GIVEN RECORDS =>
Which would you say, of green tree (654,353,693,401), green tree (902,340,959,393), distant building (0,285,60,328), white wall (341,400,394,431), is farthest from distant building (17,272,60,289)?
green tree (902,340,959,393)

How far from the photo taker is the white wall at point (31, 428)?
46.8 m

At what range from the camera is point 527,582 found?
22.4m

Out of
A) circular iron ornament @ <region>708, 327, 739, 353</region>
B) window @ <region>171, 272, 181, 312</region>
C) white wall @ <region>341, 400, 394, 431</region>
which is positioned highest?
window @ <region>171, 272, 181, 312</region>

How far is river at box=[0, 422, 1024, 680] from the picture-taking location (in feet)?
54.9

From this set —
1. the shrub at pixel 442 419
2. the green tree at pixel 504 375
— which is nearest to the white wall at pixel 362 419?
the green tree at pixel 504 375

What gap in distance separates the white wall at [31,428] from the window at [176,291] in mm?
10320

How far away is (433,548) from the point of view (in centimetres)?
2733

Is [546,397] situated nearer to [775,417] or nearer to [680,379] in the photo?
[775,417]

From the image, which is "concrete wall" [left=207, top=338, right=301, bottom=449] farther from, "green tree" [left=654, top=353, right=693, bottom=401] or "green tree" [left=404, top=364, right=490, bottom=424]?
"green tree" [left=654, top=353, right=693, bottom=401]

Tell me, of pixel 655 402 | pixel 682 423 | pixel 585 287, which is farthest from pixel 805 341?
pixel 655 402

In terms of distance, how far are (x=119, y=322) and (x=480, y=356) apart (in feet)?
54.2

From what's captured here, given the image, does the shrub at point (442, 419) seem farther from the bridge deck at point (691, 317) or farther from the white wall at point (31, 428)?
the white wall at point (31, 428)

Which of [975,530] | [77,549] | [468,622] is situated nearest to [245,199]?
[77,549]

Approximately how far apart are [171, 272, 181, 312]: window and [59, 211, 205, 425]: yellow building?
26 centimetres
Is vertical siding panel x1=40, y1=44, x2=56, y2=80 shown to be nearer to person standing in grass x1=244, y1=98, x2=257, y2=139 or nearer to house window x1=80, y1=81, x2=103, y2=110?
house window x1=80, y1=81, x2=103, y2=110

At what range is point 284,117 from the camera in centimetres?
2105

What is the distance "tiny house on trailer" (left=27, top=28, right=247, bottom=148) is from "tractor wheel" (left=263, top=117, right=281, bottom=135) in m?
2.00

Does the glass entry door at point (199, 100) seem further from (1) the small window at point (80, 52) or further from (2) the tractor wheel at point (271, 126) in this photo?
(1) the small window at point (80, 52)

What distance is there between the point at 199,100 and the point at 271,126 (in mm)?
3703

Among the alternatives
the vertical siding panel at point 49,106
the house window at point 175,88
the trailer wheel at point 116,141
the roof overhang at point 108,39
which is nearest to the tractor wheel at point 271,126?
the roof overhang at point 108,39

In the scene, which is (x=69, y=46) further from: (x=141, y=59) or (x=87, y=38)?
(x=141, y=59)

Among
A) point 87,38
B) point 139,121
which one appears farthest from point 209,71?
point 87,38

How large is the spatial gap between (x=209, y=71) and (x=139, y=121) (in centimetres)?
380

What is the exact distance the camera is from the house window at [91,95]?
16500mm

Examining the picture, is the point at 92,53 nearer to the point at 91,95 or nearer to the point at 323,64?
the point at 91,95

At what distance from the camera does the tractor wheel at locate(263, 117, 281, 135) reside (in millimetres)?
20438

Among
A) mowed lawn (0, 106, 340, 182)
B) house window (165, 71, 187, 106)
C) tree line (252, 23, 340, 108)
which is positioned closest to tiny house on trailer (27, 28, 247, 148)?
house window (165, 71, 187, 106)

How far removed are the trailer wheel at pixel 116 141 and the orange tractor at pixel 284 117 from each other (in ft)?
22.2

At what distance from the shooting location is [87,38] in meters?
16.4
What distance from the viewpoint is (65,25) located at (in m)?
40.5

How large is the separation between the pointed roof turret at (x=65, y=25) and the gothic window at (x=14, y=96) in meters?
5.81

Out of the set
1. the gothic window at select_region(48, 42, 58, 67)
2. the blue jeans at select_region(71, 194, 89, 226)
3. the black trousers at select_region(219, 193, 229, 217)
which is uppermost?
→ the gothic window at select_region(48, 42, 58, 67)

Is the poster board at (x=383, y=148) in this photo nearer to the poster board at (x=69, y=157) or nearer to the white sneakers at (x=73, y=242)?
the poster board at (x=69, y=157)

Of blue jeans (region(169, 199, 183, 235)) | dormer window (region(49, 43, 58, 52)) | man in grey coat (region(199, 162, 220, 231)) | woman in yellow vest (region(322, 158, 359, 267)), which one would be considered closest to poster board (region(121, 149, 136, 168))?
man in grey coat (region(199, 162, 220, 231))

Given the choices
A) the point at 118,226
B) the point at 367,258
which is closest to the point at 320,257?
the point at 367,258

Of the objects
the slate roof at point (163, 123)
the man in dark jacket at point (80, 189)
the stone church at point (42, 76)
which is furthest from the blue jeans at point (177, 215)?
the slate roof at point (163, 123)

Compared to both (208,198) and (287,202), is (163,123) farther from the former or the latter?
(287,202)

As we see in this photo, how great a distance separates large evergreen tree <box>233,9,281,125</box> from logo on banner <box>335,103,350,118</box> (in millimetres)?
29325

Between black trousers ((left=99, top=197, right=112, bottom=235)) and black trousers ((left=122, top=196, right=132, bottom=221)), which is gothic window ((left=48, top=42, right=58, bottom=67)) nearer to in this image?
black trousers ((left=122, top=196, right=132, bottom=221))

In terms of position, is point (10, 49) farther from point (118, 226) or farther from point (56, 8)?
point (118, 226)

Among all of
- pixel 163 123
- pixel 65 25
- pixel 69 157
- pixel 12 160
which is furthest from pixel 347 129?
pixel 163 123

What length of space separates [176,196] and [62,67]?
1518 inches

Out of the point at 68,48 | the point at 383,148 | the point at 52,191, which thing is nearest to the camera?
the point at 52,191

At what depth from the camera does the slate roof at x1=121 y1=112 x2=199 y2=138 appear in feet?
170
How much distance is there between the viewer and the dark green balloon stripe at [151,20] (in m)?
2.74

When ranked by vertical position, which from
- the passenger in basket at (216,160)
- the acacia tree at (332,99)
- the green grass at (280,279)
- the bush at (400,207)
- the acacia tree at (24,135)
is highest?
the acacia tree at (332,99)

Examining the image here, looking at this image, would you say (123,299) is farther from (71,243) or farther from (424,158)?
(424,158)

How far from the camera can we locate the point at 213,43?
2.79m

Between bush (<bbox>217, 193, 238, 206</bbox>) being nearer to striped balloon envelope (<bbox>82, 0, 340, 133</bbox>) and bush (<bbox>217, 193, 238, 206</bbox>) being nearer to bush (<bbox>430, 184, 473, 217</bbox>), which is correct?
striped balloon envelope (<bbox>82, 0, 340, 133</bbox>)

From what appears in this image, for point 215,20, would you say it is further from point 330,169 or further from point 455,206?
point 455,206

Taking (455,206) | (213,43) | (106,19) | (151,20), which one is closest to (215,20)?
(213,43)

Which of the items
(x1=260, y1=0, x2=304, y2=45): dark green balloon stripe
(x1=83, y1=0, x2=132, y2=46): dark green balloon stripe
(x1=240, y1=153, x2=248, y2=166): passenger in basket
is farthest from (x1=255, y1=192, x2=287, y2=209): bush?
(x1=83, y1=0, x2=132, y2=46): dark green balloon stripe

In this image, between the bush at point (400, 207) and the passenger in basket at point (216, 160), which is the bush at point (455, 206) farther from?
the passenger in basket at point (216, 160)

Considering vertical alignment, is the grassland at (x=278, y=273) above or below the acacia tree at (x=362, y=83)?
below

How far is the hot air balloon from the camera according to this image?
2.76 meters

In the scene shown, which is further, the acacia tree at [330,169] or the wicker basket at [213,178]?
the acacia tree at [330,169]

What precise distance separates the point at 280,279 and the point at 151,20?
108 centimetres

EXERCISE DESCRIPTION => Starting with the line containing "What precise distance" and going on through the end of the entries, output each line as a Markdown table with the columns "Row" and "Line", skipping blank lines.

SOLUTION TO THIS EXERCISE =>
| Row | Line |
|---|---|
| 1 | What precise distance separates the point at 280,279 and the point at 151,20? |
| 2 | 108 centimetres |